For more information on in-province hospital or hospice coverage and what is excluded, please refer to the Sun Life booklet.
Gender Affirmation Coverage
You will be reimbursed for 100% of the costs for the gender affirmation procedures noted in the following section up to a lifetime maximum of $50,000 per person, provided you meet the eligibility requirements set out below.
Eligibility Requirements / Application Form
You must be under the care of a doctor for gender affirming care and:
- You must be at least 18 years old, and have attained the age of majority in your province of residence,
- You must be diagnosed with gender dysphoria by a medical doctor,
- Prior approval from UBC’s insurance provider is required. You and your doctor must complete the Gender affirmation application form, and submit it to Sun Life.
- All procedures must be performed in Canada, and
- Only expenses after your effective date for extended health coverage will be eligible for reimbursement.
THE PLAN COVERS SERVICES THAT INCLUDE:
Eligible procedures:
- breast augmentation/augmentation mammoplasty,
- thyroid chondroplasty,
- laryngoplasty,
- permanent hair removal (laser or electrolysis) for pre-surgical areas,
- hysterectomy,
- vaginectomy,
- salpingo-oophorectomy,
- chest contouring/chest masculinization, other than liposuction / lipofilling,
- implantation of penile and/or testicular prosthesis,
- permanent hair removal (laser or electrolysis) for excessive facial or body hair,
- brow bone reduction/construction,
- jawbone reduction/reshaping/contouring,
- rhinoplasty, blepharoplasty and rhytidectomy,
- liposuction of the waist,
- gluteal augmentation (lipofilling or implants),
- hairline reconstruction to correct receding hairline,
- chin and cheek augmentation,
- chest contouring, including liposuction/lipofilling done to provide additional contouring, and pectoral implants.

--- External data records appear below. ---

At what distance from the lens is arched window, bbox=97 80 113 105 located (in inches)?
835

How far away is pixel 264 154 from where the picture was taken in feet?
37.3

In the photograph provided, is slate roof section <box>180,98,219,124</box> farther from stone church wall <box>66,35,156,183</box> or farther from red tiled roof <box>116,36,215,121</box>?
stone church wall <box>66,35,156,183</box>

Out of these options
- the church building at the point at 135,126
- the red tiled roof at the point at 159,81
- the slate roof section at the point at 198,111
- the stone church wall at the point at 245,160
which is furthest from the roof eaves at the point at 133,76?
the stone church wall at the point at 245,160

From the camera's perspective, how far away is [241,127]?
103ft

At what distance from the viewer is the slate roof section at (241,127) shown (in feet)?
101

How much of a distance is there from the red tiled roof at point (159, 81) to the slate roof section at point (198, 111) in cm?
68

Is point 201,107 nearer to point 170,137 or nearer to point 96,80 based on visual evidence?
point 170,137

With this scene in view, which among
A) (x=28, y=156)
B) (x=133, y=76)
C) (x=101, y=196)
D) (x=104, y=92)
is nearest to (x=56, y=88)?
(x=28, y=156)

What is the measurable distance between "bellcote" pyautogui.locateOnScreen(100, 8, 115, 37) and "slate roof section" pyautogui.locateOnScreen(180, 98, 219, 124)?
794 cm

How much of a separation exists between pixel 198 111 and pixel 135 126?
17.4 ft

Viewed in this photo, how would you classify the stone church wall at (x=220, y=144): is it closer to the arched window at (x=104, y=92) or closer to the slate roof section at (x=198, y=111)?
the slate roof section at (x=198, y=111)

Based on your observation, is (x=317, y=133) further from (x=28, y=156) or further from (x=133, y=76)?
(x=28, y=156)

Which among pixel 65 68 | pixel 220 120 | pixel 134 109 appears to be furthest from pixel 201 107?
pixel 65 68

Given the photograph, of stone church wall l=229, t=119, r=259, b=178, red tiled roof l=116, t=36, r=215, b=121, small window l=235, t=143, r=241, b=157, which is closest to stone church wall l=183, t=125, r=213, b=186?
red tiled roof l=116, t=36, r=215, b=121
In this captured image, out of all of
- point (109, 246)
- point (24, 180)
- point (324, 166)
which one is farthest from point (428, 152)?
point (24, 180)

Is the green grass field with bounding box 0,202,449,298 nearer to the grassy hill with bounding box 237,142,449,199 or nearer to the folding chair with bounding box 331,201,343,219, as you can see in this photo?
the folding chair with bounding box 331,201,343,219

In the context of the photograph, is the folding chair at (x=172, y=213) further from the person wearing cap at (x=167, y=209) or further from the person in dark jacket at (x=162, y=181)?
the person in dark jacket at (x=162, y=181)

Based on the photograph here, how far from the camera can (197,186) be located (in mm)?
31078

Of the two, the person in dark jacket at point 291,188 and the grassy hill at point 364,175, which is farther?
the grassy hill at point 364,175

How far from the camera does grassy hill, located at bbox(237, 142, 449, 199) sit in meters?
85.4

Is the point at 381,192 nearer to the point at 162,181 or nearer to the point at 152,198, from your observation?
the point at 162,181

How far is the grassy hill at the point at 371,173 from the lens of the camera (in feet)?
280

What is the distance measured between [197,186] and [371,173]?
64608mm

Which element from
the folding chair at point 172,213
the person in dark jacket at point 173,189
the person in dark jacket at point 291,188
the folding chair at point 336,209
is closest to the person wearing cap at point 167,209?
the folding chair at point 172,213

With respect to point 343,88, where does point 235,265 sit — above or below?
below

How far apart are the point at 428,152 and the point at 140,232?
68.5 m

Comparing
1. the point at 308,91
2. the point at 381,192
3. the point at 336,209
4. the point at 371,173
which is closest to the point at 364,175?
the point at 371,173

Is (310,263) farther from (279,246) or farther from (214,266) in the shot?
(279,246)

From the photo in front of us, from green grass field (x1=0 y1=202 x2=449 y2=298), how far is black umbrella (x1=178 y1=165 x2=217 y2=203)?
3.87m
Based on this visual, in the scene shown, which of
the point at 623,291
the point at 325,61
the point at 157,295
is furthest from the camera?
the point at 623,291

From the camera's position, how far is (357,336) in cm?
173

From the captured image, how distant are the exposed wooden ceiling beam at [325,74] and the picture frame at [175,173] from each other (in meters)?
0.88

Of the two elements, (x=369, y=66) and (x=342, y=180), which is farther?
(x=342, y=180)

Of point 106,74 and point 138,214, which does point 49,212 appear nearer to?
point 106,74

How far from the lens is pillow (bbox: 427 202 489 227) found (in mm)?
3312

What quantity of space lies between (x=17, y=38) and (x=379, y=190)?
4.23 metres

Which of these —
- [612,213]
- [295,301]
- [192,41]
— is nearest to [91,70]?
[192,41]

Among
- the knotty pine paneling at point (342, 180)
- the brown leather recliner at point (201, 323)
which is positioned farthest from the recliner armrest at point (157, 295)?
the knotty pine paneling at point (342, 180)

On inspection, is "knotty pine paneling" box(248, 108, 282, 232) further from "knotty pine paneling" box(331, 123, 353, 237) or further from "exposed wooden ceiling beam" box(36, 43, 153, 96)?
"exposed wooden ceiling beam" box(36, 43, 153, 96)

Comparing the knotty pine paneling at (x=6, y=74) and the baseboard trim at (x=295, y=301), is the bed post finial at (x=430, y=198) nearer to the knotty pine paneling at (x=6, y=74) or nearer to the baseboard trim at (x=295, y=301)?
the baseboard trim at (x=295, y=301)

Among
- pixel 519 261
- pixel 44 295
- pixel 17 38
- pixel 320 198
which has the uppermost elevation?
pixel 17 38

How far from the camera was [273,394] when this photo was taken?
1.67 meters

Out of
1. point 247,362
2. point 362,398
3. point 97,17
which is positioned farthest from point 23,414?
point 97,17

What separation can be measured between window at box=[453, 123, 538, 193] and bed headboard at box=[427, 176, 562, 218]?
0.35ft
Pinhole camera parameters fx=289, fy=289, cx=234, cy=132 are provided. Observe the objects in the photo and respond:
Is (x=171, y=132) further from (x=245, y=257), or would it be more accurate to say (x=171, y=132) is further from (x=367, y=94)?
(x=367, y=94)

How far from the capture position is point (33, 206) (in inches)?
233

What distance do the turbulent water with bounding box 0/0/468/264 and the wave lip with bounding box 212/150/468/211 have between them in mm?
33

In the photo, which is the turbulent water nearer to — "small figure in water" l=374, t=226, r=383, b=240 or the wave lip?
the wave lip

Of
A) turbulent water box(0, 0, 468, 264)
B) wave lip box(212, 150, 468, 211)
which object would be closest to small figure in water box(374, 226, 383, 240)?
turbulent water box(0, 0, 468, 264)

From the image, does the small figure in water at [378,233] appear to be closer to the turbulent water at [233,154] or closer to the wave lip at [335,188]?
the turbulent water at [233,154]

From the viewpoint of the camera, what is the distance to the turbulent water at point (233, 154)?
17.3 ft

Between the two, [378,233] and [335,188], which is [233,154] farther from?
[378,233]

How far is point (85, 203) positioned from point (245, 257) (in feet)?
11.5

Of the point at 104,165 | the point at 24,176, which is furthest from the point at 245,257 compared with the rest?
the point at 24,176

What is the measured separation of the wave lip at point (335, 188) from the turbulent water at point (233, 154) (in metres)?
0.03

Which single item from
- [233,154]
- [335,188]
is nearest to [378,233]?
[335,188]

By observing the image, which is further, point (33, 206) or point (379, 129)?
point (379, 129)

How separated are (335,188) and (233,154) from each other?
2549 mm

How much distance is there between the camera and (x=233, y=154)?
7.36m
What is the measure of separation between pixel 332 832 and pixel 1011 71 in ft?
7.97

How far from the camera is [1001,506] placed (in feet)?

The above list of procedures may be modified if there are changes to the procedures that are covered by any of the gender affirmation programs in a province or territory.
Before incurring an expense, you must complete the Gender Affirmation application form and recieve prior approval from Sun Life.
WHAT THE PLAN DOES NOT COVER
The plan does not cover the cost of:
- procedures payable or available under the medicare plan in your place of residence, regardless of whether you have applied or been accepted into the gender affirmation program,
- travel or accommodation expenses,
- reversal of gender affirmation procedures,
- sperm preservation or cryopreservation of fertilized embryos (these may be covered under medical services and equipment, fertility treatment benefit), and
- procedures related to fertility problems caused by gender affirming treatment and/or surgical care.
How do I make a claim?
Please visit Claims for detailed instructions on how to submit a claim.
For more information
The outline above is a descriptive summary of the plan and is not a contract. All terms and conditions are governed by Contract Number 025205 with Sun Life Assurance Company of Canada. In the event of a discrepancy, benefits will be paid according to the official document and applicable legislation.
Sun Life benefit booklets
For complete details about your plan, please refer to the extended health and dental Sun Life benefit booklet for your employee group.